An improved H 2/O 2 mechanism based on recent shock tube/laser absorption measurements

Abstract

An updated H 2/O 2 reaction mechanism is presented that incorporates recent reaction rate determinations in shock tubes from our laboratory. These experiments used UV and IR laser absorption to monitor species time-histories and have resulted in improved high-temperature rate constants for the following reactions: H + O 2 = OH + O H 2 O 2 ( + M ) = 2 OH ( + M ) OH + H 2 O 2 = HO 2 + H 2 O O 2 + H 2 O = OH + HO 2 The updated mechanism also takes advantage of the results of other recent rate coefficient studies, and incorporates the most current thermochemical data for OH and HO 2. The mechanism is tested (and its performance compared to that of other H 2/O 2 mechanisms) against recently reported OH and H 2O concentration time-histories in various H 2/O 2 systems, such as H 2 oxidation, H 2O 2 decomposition, and shock-heated H 2O/O 2 mixtures.
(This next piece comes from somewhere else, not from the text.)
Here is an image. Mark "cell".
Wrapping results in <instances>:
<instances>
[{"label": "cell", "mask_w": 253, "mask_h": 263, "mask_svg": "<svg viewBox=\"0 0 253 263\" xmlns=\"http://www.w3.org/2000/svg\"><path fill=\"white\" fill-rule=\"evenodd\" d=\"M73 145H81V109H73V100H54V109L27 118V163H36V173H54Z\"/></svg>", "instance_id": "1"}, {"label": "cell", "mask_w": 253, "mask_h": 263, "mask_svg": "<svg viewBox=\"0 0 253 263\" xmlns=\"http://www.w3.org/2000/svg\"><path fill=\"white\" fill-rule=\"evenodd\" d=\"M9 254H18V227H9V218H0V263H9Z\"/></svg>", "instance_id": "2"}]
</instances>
In addition, the mechanism is validated against a wide range of standard H 2/O 2 kinetic targets, including ignition delay times, flow reactor species time-histories, laminar flame speeds, and burner-stabilized flame structures. This validation indicates that the updated mechanism should perform reliably over a range of reactant concentrations, stoichiometries, pressures, and temperatures from 950 to greater than 3000 K.